Filipi 2:5-9
Mendengar istilah "hamba" (abdi, pelayan), atau "jipen" (bhs. Dayak Ngaju), "walah" (bhs.Dayak Maanyan), maka yang segera terlintas dalam benak kita adalah, suatu penempatan posisi yang rendah dalam strata sosial kemanusiaan, yang di lekatkan pada seseorang atau sekelompok orang, Dalam dunia nyata (kalau mau jujur), berstatus "hamba" (abdi, pelayan, jipen atau walah), sekiranya mungkin pastilah dihindari orang. Terhadapnya, komentar pun mungkin bernada sama: "amit-amit, jangan sampai mengenai kita, sebab mendengar namanya saja sudah tak mengundang selera!". Demikian kira-kira tanggapan kebanyakan orang bila diungkap dengan kata-kata. Hal demikian dapat dimaklumi. Sebab, bukankah berstatus "hamba" gelar-gelar terhormat jadi susah didapat? Tapi pasti lain sikap orang terhadap istilah "tuan" (majikan, bos, pimpinan atau komandan), umpama. Itu kebalikannya! Hampir setiap orang mengidamkannya.
Berstatus "tuan",
duhai sangatlah menggoda! Manusia normal macam apa bentuknya bila sampai
tak tergiur untuk meraihnya? Atau paling tidak memimpikannya?

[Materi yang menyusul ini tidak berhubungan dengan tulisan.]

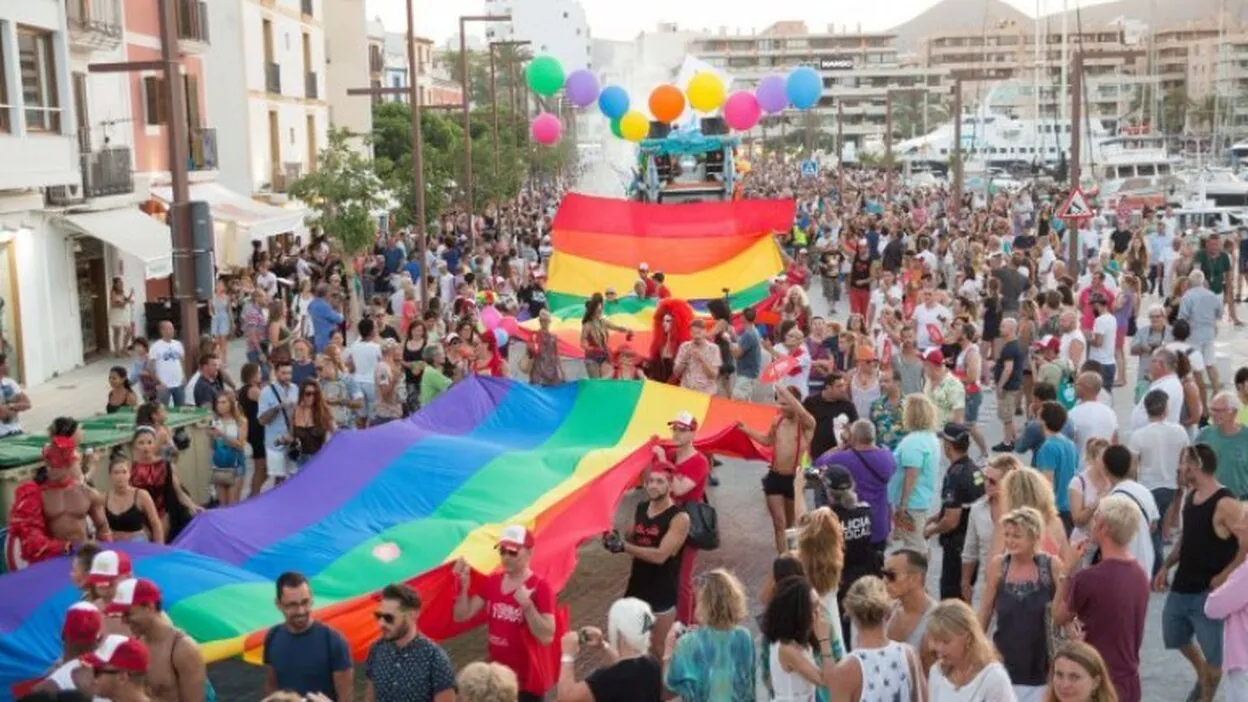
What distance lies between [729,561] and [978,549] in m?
3.60

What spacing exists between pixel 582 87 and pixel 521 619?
2458cm

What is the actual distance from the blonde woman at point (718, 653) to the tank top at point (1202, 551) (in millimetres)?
3164

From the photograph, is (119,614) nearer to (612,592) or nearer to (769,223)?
(612,592)

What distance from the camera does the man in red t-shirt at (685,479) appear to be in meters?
9.52

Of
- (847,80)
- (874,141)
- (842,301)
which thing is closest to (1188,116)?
(874,141)

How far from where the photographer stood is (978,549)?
9266mm

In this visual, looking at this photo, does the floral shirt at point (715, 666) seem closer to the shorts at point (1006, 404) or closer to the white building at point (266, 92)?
the shorts at point (1006, 404)

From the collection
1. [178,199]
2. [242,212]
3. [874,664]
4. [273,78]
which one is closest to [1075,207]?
[178,199]

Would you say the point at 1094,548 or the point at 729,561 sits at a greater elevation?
the point at 1094,548

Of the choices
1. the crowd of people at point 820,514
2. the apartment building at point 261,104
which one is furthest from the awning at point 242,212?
the crowd of people at point 820,514

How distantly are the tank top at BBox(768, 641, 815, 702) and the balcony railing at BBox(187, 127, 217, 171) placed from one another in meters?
28.3

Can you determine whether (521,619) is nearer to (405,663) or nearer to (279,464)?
(405,663)

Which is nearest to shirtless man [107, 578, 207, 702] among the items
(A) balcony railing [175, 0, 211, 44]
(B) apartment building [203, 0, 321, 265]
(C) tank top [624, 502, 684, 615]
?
(C) tank top [624, 502, 684, 615]

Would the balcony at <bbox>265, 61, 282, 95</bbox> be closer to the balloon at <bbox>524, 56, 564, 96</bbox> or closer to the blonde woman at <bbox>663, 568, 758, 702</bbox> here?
the balloon at <bbox>524, 56, 564, 96</bbox>
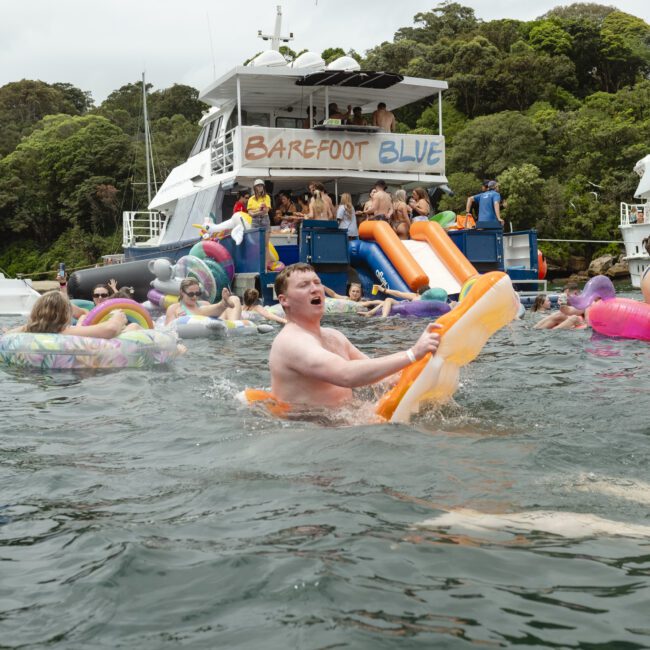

Berstatus "tuan", wahai sangatlah mempesona! Maklum, di sana tersedia
seperangkat nikmat segudang kesenangan Boleh jadi hidup dibuatnya terasa
nyaman. Serba menjanjikan Tidak heran bila ada orang sampai stres best
gara-gara kemilaunya idaman seperti disebutkan tadi karena hanya singgah
di penghias mimpi-mimpi semata. Tak mampu muncul di alam nyata!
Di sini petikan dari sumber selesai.